Problems to solve:
[a] In the mailing-list excerpt on libgdal co-installability, which package does apt currently fail to find an upgrade path for?
[b] Extend the mailing-list excerpt on libgdal co-installability, picking up right after its final sentence.

Excerpt:
● ● ●

On 2021-06-14 13:49:47 +0200, Sebastiaan Couwenberg wrote:
> On 6/14/21 1:30 PM, Andreas Beckmann wrote:
> > On 14/06/2021 10.06, Sebastiaan Couwenberg wrote:
> >> What actual problems do are solved by making them co-installable?
> >>
> >> So far the only actualy problem that has been identified is the need for
> >> `apt full-upgrade` twice when the Breaks/Replaces on libgdal20 is not
> >> present.
> > 
> > apt currently fails to find an upgrade path for libmrpt-dev (logfile
> > attached, no bug filed, yet). The only solution I could find so far was
> > the big hammer: adding a Breaks against libopencv-core3.2 (or similar)
> > to gcc-10-base.
> > With a co-installable libgdal20/libgdal28 this is gone because the huge
> > dependency trees no longer conflict with each other.
> > 
> > Co-installable libgdal20/28 solves a lot of buster->bullseye upgrade
> > issues. So I can concentrate on fixing the remaining incomplete
> > (unversioned) python (2) removal bits. ;-)
> 
> If co-installable libgdal is a must, then I'd rather drop gdal-data and
> move its content back to libgdal28 with an override for the
> big-usr-share lintian issue. That's how it was a long time ago:
> 
>  
> https://salsa.debian.org/debian-gis-team/gdal/-/commit/140ab452687b2a6d92f3b760379fbbd81f80794a
> 
> I'm not in favor of either option, though.

Not having libgdal20 and libgdal28 co-installable makes it unneccessarly
hard to upgrade all of libgdal's reverse dependencies that also bumped
SONAMEs.  That set of packages includes at least opencv, pdal, qgis,
vtk7, otb, mapnik, openscenegraph and gazebo. And then there are
probably even more that are reverse dependencies of those packages which
bumped SONAME.  So this issues affects many many packages and is not
only related to postgis.

But let's come back to postgis. I tried to look into upgrades and what
users are expected to do here. Upstream's documentation on this topic
can be found at
https://postgis.net/workshops/postgis-intro/upgrades.html. So, what I
gather from that is that one possible way to upgrade is:

* Mark postgresql-11-postgis-2.5 as hold to ensure it's not removed.
* Upgrade enough packages so that one gets the postgresql 13 development
  packages and postgresql-13 installed.

● ● ●

Material shown:
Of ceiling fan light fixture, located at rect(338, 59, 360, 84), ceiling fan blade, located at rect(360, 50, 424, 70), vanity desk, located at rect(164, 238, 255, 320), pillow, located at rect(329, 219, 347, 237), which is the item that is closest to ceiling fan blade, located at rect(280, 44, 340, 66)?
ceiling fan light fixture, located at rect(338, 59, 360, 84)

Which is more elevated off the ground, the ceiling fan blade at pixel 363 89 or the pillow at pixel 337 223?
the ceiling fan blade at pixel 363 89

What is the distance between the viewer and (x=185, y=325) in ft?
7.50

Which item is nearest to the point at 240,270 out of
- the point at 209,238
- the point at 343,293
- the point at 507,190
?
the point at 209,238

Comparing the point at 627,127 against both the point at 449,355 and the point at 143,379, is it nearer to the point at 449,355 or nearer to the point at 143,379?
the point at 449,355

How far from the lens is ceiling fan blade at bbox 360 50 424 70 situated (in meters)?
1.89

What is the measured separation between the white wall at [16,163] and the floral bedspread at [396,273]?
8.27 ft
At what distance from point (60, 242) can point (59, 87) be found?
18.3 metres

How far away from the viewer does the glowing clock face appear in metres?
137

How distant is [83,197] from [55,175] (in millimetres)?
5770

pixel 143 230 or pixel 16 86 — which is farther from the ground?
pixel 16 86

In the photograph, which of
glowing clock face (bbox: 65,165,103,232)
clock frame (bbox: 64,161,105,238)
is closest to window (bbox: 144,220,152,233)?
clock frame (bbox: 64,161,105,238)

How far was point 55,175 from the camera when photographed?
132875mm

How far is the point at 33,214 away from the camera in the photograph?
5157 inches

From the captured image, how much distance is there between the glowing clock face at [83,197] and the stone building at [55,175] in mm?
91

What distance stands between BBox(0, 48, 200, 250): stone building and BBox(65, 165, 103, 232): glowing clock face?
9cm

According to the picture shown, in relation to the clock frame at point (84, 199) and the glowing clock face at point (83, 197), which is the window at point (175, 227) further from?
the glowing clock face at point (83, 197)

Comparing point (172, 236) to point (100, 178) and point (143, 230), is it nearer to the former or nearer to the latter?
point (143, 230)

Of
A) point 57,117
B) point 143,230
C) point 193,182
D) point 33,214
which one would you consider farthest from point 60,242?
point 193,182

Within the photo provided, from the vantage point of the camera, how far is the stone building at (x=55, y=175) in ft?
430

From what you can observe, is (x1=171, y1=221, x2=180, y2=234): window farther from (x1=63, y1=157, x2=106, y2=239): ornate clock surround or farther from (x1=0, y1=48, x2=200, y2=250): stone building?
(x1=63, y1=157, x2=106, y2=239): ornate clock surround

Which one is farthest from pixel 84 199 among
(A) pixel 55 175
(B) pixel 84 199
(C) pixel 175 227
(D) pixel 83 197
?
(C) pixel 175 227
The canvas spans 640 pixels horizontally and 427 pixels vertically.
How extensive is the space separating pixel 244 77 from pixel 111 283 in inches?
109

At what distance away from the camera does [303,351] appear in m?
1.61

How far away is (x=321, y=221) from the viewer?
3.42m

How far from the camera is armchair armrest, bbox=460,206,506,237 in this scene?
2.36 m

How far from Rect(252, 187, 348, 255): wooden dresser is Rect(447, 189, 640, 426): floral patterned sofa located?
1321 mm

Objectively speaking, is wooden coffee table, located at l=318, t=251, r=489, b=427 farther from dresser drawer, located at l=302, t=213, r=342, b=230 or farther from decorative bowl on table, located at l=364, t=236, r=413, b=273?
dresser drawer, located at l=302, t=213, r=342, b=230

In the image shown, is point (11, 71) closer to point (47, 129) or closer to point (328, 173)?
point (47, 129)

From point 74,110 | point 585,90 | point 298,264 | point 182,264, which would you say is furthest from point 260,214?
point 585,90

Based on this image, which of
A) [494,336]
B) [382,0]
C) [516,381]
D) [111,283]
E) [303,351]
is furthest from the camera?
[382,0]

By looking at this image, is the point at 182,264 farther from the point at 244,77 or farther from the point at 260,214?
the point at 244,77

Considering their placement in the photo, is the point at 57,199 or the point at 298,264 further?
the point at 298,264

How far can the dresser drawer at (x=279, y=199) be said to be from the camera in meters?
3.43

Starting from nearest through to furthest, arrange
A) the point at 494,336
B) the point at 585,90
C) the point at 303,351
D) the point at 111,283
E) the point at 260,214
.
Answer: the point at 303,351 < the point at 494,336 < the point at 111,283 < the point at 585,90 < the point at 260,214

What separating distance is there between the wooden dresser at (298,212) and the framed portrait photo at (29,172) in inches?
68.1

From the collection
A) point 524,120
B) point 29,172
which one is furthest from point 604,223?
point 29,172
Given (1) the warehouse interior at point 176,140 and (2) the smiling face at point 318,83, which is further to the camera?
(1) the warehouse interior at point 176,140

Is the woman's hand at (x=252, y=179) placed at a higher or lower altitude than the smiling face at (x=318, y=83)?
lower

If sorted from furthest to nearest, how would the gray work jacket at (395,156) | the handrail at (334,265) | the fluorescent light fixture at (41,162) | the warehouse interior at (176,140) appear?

● ● ●

Answers:
[a] libmrpt-dev

[b]
* Manually build postgis 2.5.x against postgresql 13 and install it.
* pg_upgradecluster
* Finish the buster -> bullseye upgrade
* Once postgresql-13-postgis-3 is installed, upgrade the postgis
  extension.

I tried that starting from a minimal chroot only having postgis and
postgresql installed, but was unable to end up with a set of packages which
allows me to build postgis 2.5 against postgresql 13 without getting
postgresql-11-postgis-2.5 removed first. And even if it worked, one
would have to rebuild postgis 2.5.x at some point against libgdal28 to
finish the upgrade.

Next option:

* pg_dumpall
* Upgrade to bullseye
* Build postgis 2.5.x against postgresql 13 and install the extensions.
* pg_restore
* Upgrade the postgis extension.

This could work, I guess. But I didn't try it.

Or, alternatively, first manually build postgis 3.1.x in buster:

* Build postgis 3.1.x against postgresql 11 and install the extension
* Upgrade the postgis extension.
* Upgrade buster to bullseye
* pg_upgradecluster

Before running pg_upgradecluster one would probably need to rebuild postgis
3.1.x against postgresql 11 again because of libgdal28.

Are there any other options?

In any case, all these options seem rather unsatisfying and fragile.
Manually building specific postgis versions against specific postgresql
versions seems like a recipe for desaster. If one screws up any of the
steps, one can only hope for a backup and needs to start over. libgdal's
co-installablity issue makes that even more brittle then necessary if
not impossible.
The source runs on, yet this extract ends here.